BRIEF 1
Reproduce the section of the passage on Apple users that starts with the words "I've actually been" and finishes with "by Apple users.".

SUPPLIED PASSAGE
I'm very happy about the IPS panel; not so the processor and not so the electric fence around much of Amazon's apps and content (their music store being a notable exception). And I know these things before actually using a Fire because I know what I need my tablet to be able to do.
About so-called lovers and haters: We all might want to think in less Boolean terms.
I've actually been referred to as an Apple-hater a few times on MR, but the interesting thing is that I've been a professional Apple user for most of my life. The music sessions, projects and performances that were my sole source of income for decades would have been impossible in the United States without the Mac (other computers were accepted in the industry elsewhere). I use Apple computers despite having a personal preference for non-Apple flexibility, which is why I also own a PC laptop at any given time and own fewer Apple smart devices than non-. Yet this doesn't stop Apple-lovers from assuming I must be a hater.
Nor is the Boolean Switch pulled exclusively by Apple users.

SUPPLIED MATERIAL

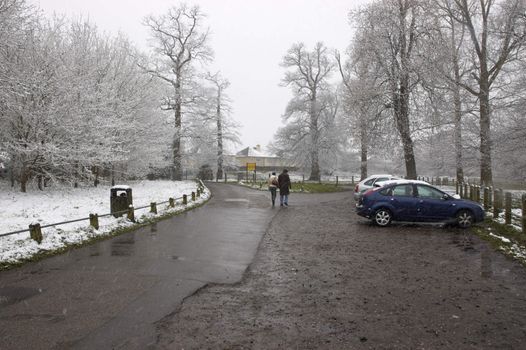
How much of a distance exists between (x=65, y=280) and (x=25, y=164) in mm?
13712

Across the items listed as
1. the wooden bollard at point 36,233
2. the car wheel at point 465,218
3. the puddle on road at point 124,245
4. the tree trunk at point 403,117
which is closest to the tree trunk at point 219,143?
the tree trunk at point 403,117

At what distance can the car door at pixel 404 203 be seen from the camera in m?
13.2

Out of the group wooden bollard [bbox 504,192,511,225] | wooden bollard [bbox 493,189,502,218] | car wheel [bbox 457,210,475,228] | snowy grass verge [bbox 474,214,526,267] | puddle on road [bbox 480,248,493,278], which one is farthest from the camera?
wooden bollard [bbox 493,189,502,218]

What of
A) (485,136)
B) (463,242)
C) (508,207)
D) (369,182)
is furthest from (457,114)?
(463,242)

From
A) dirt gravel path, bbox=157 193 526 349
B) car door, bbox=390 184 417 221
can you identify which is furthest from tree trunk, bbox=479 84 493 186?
dirt gravel path, bbox=157 193 526 349

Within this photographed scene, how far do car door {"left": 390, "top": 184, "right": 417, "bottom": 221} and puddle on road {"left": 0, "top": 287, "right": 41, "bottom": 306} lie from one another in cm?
1060

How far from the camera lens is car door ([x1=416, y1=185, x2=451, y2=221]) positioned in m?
13.1

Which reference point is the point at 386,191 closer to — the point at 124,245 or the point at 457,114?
the point at 124,245

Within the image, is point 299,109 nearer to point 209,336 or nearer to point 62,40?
point 62,40

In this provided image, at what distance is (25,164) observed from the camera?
717 inches

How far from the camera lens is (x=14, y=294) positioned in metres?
6.12

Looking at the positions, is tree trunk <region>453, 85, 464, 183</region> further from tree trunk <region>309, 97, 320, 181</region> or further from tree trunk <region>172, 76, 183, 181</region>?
tree trunk <region>309, 97, 320, 181</region>

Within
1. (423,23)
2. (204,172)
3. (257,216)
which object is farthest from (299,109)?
(257,216)

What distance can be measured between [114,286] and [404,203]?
32.0 feet
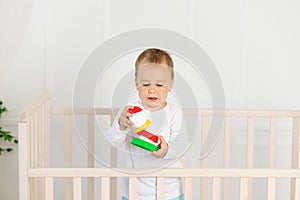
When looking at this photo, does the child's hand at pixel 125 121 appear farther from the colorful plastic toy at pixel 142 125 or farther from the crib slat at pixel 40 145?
the crib slat at pixel 40 145

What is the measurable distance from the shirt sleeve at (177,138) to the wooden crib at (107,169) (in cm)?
9

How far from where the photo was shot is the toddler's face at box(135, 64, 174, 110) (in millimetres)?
1666

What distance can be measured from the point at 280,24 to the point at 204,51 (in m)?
0.32

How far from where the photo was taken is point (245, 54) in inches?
89.7

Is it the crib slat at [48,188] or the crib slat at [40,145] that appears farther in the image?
the crib slat at [40,145]

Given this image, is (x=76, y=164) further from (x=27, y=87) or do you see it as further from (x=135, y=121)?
(x=135, y=121)

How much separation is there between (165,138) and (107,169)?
0.33 m

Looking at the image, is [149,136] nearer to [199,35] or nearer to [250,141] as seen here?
[250,141]

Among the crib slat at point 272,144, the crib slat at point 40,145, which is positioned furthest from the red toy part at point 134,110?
the crib slat at point 272,144

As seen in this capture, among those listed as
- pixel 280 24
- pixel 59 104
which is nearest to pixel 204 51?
pixel 280 24

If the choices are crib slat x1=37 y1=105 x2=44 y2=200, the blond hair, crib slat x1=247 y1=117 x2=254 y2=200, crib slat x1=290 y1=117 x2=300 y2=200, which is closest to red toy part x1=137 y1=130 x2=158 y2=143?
the blond hair

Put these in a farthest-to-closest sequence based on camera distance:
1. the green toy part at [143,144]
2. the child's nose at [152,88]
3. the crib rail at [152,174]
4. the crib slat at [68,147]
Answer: the crib slat at [68,147], the child's nose at [152,88], the green toy part at [143,144], the crib rail at [152,174]

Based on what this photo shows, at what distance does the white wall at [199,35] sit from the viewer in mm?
2262

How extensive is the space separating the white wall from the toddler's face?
60cm
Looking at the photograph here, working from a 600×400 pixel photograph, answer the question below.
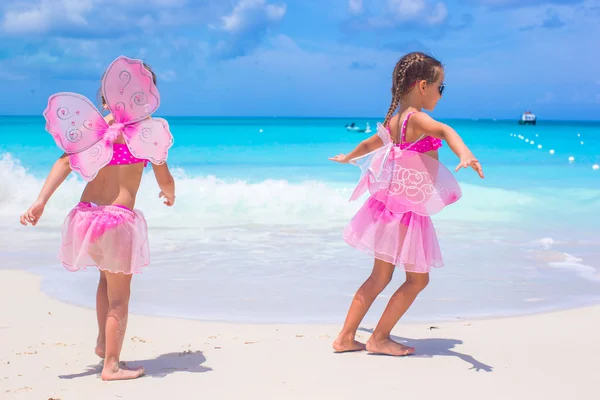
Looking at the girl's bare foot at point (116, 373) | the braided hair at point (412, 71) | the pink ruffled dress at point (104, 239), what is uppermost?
the braided hair at point (412, 71)

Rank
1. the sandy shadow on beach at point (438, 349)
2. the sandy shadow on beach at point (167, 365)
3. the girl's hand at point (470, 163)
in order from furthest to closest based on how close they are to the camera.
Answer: the sandy shadow on beach at point (438, 349)
the sandy shadow on beach at point (167, 365)
the girl's hand at point (470, 163)

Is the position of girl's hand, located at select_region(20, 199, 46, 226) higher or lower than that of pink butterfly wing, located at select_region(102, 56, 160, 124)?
lower

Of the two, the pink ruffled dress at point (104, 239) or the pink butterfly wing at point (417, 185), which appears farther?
the pink butterfly wing at point (417, 185)

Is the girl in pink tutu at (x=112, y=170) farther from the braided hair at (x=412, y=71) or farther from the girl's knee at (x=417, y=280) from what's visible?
the girl's knee at (x=417, y=280)

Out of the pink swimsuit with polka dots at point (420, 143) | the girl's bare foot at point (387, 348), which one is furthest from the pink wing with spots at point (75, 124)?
the girl's bare foot at point (387, 348)

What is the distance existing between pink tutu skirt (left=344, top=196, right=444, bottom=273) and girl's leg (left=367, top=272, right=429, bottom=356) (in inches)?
4.7

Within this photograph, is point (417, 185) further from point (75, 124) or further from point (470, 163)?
point (75, 124)

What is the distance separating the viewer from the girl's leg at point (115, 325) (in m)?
3.21

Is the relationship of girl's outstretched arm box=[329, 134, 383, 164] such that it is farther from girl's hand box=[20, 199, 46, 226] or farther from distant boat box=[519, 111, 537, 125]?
distant boat box=[519, 111, 537, 125]

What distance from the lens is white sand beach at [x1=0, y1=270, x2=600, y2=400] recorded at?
311cm

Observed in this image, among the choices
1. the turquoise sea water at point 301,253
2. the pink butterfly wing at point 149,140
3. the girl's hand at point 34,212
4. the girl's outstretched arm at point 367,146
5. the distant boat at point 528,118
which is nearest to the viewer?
the girl's hand at point 34,212

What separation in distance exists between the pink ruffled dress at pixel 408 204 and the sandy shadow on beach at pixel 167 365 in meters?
0.97

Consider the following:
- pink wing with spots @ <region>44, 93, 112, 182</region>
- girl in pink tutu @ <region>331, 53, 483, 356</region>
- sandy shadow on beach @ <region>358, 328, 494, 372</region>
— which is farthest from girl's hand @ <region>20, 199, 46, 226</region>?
sandy shadow on beach @ <region>358, 328, 494, 372</region>

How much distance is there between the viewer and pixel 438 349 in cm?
377
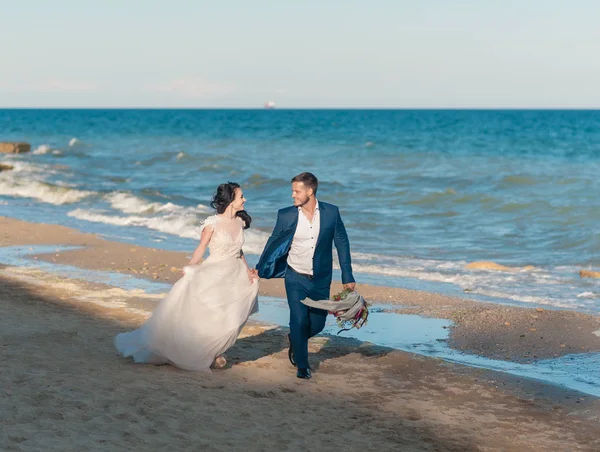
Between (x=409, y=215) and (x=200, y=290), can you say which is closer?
(x=200, y=290)

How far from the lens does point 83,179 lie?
113 feet

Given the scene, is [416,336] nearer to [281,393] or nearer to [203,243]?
[281,393]

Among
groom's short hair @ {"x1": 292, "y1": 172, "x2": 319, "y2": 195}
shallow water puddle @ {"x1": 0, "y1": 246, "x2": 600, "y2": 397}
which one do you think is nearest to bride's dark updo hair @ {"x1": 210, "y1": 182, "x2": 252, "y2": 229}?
groom's short hair @ {"x1": 292, "y1": 172, "x2": 319, "y2": 195}

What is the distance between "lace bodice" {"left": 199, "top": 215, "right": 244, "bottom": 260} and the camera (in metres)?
7.88

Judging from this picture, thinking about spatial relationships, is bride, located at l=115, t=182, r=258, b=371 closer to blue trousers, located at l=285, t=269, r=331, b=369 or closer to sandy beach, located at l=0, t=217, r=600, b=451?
sandy beach, located at l=0, t=217, r=600, b=451

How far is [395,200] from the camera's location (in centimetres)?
2658

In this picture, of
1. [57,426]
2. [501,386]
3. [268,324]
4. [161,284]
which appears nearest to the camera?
[57,426]

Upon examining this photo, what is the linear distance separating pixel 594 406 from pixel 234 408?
3.08m

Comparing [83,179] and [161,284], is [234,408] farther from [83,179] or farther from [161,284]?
[83,179]

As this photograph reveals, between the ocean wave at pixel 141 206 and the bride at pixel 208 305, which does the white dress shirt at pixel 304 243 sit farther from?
the ocean wave at pixel 141 206

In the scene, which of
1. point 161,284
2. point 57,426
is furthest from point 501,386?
point 161,284

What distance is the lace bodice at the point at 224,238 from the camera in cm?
788

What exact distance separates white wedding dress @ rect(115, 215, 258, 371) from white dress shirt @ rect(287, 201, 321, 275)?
0.44 metres

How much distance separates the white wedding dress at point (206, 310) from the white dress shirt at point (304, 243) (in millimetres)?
437
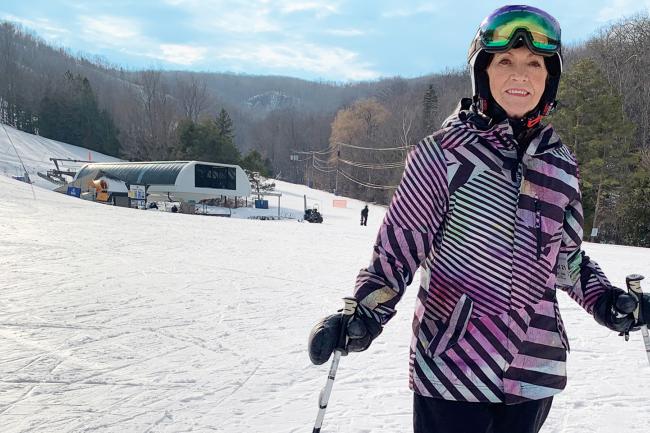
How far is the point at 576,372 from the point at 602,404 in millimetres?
609

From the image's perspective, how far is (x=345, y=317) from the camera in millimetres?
1416

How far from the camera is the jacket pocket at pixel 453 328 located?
4.47 ft

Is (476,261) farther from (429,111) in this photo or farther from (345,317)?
(429,111)

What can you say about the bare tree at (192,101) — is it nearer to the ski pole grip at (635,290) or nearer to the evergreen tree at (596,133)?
the evergreen tree at (596,133)

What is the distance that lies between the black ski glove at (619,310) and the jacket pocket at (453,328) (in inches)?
24.6

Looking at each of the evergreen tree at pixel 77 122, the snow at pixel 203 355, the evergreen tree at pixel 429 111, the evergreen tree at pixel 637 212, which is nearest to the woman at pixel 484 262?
the snow at pixel 203 355

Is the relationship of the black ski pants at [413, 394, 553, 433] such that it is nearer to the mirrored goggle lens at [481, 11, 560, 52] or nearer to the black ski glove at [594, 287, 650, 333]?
the black ski glove at [594, 287, 650, 333]

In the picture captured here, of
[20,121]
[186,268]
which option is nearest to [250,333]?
[186,268]

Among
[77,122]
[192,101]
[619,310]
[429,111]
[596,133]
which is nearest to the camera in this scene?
[619,310]

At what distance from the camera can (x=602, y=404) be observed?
3.28 m

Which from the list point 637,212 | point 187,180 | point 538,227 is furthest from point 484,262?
point 187,180

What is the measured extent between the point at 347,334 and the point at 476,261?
425 mm

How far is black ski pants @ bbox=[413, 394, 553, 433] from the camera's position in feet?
4.51

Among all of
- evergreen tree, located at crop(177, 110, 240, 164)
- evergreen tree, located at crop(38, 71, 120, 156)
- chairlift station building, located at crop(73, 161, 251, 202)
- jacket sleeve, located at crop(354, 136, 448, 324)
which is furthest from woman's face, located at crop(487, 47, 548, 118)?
evergreen tree, located at crop(38, 71, 120, 156)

BRIEF 2
Count the lines in the entries that contain the string "jacket", treating uppercase and lowercase as different, and give only the number.

OUTPUT 1
I've actually been referred to as an Apple-hater a few times on MR, but the interesting thing is that I've been a professional Apple user for most of my life. The music sessions, projects and performances that were my sole source of income for decades would have been impossible in the United States without the Mac (other computers were accepted in the industry elsewhere). I use Apple computers despite having a personal preference for non-Apple flexibility, which is why I also own a PC laptop at any given time and own fewer Apple smart devices than non-. Yet this doesn't stop Apple-lovers from assuming I must be a hater.
Nor is the Boolean Switch pulled exclusively by Apple users.

OUTPUT 2
3